Form 8-K

 

 

UNITED STATES

SECURITIES AND EXCHANGE COMMISSION

Washington, D.C. 20549

 

 

FORM 8-K

 

 

CURRENT REPORT

Pursuant to Section 13 or 15(d) of the

Securities Exchange Act of 1934

Date of Report (Date of earliest event reported):

July 28, 2011

 

 

MF Global Holdings Ltd.

(Exact name of registrant as specified in its charter)

 

 

Delaware

(State or other jurisdiction of incorporation)

 

001-33590   98-0551260
(Commission File Number)   (IRS Employer Identification No.)

717 Fifth Avenue

New York, New York

  10022
(Address of principal executive offices)   (Zip Code)

(212) 589-6200

(Registrant’s telephone number, including area code)

Not applicable

(Former name or formed address, if changed since last report)

 

 

Check the appropriate box below if the Form 8-K filing is intended to simultaneously satisfy the filing obligation of the registrant under any of the following provisions (see General Instruction A.2. below):

 

¨ Written communications pursuant to Rule 425 under the Securities Act (17 CFR 230.425)

 

¨ Soliciting material pursuant to Rule 14a-12 under the Exchange Act (17 CFR 240.14a-12)

 

¨ Pre-commencement communications pursuant to Rule 14d-2(b) under the Exchange Act (17 CFR 240.14d-2(b))

 

¨ Pre-commencement communications pursuant to Rule 13e-4(c) under the Exchange Act (17 CFR 240.13e-4(c))

 

 

 


Item 1.01 Entry into a Material Definitive Agreement

The Offering of Notes

On August 2, 2011, MF Global Holdings Ltd. (the “Company”) completed an offering of $325 million principal amount of its 3.375% Convertible Senior Notes due 2018 (the “Notes”). The Notes were sold pursuant to the Company’s shelf registration statement on Form S-3ASR (Registration No. 333-162119), as supplemented by the final prospectus supplement filed with the SEC on August 1, 2011 (the “final prospectus supplement”). The closing of the offering of the Notes occurred on August 2, 2011. The Company also granted the underwriters a 30-day option to purchase up to an additional $45 million aggregate principal amount of the Notes.

The Notes were issued pursuant to an Indenture (the “Base Indenture”), dated as of February 11, 2011, as supplemented by the Third Supplemental Indenture (the “Supplemental Indenture” and together, the “Indenture”), dated as of August 2, 2011, between the Company and Deutsche Bank Trust Company Americas, as trustee. The Notes are initially convertible into approximately 32,835,758 shares of the Company’s common stock, par value $1.00 per share (the “Common Stock”), subject to anti-dilution adjustments and certain make-whole adjustments upon specified corporate events.

The Indenture, the Notes and the offering are described in the final prospectus supplement. Copies of the Base Indenture, the Supplemental Indenture (including the Form of Note included therein) and the underwriting agreement relating to the Notes are filed as exhibits to this Current Report.

> Stated goal a:
Answer these questions about the Form 8-K filing:
(i) What date is given as the Date of Report?
(ii) What principal amount of Convertible Senior Notes did the company complete an offering of on August 2, 2011?
(iii) Which institution serves as trustee under the Indenture?
The Form 8-K filing and the records have no connection to each other.

[Dataset items]
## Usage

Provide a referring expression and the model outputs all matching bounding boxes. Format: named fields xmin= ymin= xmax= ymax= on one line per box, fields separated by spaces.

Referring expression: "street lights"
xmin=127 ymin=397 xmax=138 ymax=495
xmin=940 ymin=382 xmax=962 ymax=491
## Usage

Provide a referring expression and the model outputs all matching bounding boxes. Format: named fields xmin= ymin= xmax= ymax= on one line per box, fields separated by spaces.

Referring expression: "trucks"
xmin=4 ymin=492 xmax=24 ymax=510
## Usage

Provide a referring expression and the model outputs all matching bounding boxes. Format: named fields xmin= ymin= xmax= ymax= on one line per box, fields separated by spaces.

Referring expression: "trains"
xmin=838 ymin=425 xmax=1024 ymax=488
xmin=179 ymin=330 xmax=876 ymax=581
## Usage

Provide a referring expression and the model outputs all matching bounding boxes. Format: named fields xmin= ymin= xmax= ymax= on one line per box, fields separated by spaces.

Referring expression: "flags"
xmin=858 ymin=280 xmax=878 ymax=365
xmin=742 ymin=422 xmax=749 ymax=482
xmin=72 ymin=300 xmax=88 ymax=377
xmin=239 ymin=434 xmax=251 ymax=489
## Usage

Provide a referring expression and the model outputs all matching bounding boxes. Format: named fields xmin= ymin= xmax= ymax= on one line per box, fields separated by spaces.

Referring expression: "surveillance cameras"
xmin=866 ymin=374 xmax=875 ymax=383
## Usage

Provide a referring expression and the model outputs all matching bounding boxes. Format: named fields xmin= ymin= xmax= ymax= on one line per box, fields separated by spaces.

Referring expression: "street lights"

> Stated goal b: Put the lines of the records into a numbered list. Start at the first line of the records and end with the line containing "xmin=179 ymin=330 xmax=876 ymax=581", including both ends and leaving out blank lines.

> Written answer a:
(i) July 28, 2011
(ii) $325 million
(iii) Deutsche Bank Trust Company Americas

> Written answer b:
1. ## Usage
2. Provide a referring expression and the model outputs all matching bounding boxes. Format: named fields xmin= ymin= xmax= ymax= on one line per box, fields separated by spaces.
3. Referring expression: "street lights"
4. xmin=127 ymin=397 xmax=138 ymax=495
5. xmin=940 ymin=382 xmax=962 ymax=491
6. ## Usage
7. Provide a referring expression and the model outputs all matching bounding boxes. Format: named fields xmin= ymin= xmax= ymax= on one line per box, fields separated by spaces.
8. Referring expression: "trucks"
9. xmin=4 ymin=492 xmax=24 ymax=510
10. ## Usage
11. Provide a referring expression and the model outputs all matching bounding boxes. Format: named fields xmin= ymin= xmax= ymax= on one line per box, fields separated by spaces.
12. Referring expression: "trains"
13. xmin=838 ymin=425 xmax=1024 ymax=488
14. xmin=179 ymin=330 xmax=876 ymax=581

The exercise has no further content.